I got this car a few days ago from a used car lot. It has 182,000 miles on it and runs good. But when I first got it, there was a strong burning smell like rubber or something. It is usually like this after I start it and it warms up, or after driving it for a bit and then park it and turn it off. Lately I have also been having a problem with it sounding like there is a knocking noise when it is cold and then smooths out once it warms up. Thanks for the help James
Burning Smell off and on sometimes bad. on 1998 Ford F-150
by straightshooter in Anchorage, AK on February 19, 2009
2 answers 1 comment
ANSWER by DTF , February 25, 2009
THIS HAPPEN TO ME, I FOUND OUT IF ITS A 4.6 ENGINE THE PROBLEM IS INTAKE MANIFOLD GASKET LEAKS OIL , IT WILL SOON START TO MISFIRE ON #3 OR #4 CYL AND CHECK ENGINE WILL COME ON, YOU WILL FIND YOUR LOOSING OIL BUT DONT KNOW WHERE ITS GOING, FORD USESD PLASTIC GASKETS AND THERE WAS A CLASS ACTION SUIT , YOU CAN TRY TURNING IN BILL FOR REPAI TO DEALERSHIP BUT DONT HOLD YOUR BREATH
COMMENT by BlackSportTrac , August 29, 2010
I have a 2005 Ford Explorer Sport Trac with a 4.0L SOHC engine.

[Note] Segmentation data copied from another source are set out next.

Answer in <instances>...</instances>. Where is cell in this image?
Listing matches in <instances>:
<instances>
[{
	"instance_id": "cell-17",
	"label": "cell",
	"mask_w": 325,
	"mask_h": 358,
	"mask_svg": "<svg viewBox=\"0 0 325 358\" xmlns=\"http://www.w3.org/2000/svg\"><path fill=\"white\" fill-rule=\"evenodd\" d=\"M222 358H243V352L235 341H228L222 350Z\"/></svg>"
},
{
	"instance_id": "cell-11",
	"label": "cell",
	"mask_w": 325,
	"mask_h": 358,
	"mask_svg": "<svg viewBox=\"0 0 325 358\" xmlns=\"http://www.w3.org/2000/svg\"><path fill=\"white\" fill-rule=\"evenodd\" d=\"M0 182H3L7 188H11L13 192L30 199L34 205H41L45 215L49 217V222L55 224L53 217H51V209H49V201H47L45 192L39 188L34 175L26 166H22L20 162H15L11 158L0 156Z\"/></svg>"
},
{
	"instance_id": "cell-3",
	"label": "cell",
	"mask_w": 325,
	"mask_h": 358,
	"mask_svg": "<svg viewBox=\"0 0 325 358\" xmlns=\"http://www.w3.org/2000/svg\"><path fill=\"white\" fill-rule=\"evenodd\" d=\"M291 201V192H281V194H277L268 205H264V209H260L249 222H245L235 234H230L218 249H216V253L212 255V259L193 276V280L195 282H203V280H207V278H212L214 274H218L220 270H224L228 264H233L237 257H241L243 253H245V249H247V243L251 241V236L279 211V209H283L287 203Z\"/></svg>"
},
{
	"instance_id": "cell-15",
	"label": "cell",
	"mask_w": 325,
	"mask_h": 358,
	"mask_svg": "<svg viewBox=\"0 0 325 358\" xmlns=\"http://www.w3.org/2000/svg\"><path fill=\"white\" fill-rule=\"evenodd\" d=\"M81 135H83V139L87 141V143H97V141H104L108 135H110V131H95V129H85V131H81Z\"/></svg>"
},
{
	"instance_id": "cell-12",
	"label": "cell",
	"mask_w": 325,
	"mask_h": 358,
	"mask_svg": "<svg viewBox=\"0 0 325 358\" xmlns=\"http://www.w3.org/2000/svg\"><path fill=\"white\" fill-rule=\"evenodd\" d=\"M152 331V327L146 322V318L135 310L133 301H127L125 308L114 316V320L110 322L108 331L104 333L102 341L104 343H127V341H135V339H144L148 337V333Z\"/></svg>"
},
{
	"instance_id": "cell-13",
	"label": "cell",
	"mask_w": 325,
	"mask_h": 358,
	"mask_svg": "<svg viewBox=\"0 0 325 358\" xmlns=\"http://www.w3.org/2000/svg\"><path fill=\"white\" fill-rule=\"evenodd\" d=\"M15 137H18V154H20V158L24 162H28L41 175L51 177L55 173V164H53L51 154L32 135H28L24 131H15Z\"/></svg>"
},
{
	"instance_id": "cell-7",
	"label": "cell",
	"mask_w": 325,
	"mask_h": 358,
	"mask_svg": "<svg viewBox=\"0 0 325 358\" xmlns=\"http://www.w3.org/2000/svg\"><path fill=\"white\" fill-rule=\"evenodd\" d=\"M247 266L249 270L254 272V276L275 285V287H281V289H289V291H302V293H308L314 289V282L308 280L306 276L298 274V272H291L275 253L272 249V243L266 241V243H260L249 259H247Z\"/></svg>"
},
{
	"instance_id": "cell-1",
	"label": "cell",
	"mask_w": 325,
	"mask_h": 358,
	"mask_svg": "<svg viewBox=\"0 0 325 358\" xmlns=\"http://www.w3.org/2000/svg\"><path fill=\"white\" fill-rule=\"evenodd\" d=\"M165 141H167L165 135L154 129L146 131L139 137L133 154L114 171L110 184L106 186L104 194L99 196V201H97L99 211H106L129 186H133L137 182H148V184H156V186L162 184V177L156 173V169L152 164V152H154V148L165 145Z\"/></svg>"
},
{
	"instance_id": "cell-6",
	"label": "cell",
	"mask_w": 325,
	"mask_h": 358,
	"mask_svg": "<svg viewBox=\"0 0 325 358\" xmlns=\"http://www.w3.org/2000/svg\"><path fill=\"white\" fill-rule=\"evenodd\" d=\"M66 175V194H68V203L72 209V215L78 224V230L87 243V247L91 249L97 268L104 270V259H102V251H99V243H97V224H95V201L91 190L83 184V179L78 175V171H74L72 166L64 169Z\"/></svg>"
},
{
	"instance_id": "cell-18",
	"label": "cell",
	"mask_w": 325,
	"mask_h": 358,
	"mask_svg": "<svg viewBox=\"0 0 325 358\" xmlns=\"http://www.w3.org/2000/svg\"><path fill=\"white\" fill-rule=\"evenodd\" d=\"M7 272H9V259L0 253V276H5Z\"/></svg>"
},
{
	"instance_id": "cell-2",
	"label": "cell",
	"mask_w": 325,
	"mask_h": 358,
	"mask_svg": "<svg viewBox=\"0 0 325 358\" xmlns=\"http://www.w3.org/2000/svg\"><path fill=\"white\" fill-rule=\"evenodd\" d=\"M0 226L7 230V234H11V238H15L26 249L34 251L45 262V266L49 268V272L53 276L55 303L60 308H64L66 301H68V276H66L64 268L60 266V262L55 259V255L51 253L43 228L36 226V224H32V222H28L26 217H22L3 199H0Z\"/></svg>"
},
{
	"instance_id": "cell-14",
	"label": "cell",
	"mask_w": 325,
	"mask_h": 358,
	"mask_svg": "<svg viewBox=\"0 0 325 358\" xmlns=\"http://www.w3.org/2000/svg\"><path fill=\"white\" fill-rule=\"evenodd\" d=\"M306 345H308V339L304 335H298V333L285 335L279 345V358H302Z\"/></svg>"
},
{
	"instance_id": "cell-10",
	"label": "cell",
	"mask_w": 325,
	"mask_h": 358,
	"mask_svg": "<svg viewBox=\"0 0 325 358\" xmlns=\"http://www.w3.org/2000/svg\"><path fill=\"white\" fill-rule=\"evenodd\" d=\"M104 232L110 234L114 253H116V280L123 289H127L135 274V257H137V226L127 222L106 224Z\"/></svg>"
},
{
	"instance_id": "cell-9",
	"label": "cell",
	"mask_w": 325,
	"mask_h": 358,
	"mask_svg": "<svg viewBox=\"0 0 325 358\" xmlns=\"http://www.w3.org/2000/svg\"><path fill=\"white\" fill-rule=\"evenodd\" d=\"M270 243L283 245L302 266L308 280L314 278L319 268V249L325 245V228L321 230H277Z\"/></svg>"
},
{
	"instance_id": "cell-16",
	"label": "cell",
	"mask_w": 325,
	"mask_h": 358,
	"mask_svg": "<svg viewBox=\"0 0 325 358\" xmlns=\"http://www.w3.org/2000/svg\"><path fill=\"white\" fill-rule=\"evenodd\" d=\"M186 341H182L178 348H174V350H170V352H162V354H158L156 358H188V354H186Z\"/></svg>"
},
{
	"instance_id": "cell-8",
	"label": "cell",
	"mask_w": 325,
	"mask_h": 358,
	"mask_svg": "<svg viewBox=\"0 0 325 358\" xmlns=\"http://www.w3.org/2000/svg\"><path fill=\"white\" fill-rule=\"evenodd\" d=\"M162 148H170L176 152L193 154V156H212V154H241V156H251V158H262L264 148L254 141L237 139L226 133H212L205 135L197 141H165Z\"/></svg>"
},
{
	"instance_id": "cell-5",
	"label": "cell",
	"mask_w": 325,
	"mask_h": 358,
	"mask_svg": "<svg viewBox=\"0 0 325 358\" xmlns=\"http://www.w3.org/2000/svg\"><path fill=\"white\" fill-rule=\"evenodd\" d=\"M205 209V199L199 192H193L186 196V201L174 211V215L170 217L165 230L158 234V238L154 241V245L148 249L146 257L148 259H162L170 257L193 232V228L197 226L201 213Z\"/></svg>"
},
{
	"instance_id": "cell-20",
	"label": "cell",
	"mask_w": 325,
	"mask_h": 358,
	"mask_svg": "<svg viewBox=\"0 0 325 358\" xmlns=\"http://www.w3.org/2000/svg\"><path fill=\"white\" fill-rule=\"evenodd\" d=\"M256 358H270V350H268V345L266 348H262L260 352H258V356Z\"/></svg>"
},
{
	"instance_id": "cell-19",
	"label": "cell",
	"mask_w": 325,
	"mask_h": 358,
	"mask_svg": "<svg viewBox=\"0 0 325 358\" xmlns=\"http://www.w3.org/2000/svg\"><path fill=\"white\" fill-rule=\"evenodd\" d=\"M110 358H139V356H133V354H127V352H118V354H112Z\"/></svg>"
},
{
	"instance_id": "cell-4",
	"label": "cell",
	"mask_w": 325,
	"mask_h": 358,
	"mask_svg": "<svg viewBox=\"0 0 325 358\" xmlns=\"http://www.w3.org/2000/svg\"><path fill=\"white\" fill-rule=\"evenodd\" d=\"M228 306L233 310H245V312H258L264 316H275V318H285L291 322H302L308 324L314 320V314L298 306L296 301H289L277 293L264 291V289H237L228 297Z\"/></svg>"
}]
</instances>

I was noticing a burnt antifreeze smell at times while driving. I didn't see any evidence of leakage on ground or from above and I also noticed my vehicle seemed to be using more gas. It would seem to lose power and act as if it didn't really want to "pull". I thought maybe I needed a tune-up. The check engine light wasn't coming on. I took it to a mechanic for a diagonosis. He performed a leak detector test on my truck and discovered it had a leak at the intake manifold gasket. Of course I'm very upset by this considering my truck is only five years old. I do have approx. 90,000 miles on the truck even so this problem should not be occuring this soon. I've owned Hondas and driven them over 200,000 miles without experiencing anything of this nature. I will be calling the Ford dealership Monday. I had another mechanic to diagnose the problem before going to the dealership because I realize they'll sometimes intentionally "misdiagnose" a problem to keep from admitting the company is producing poor quality vehicles. This is why so many recalls occur.
ANSWER by glasman , February 19, 2009
I think you should get under the vehicle, at engine. Look for fluid leakage that may be dripping onto the exhaust/manifold. Could be an oil leakage, referring to bad gasket, etc.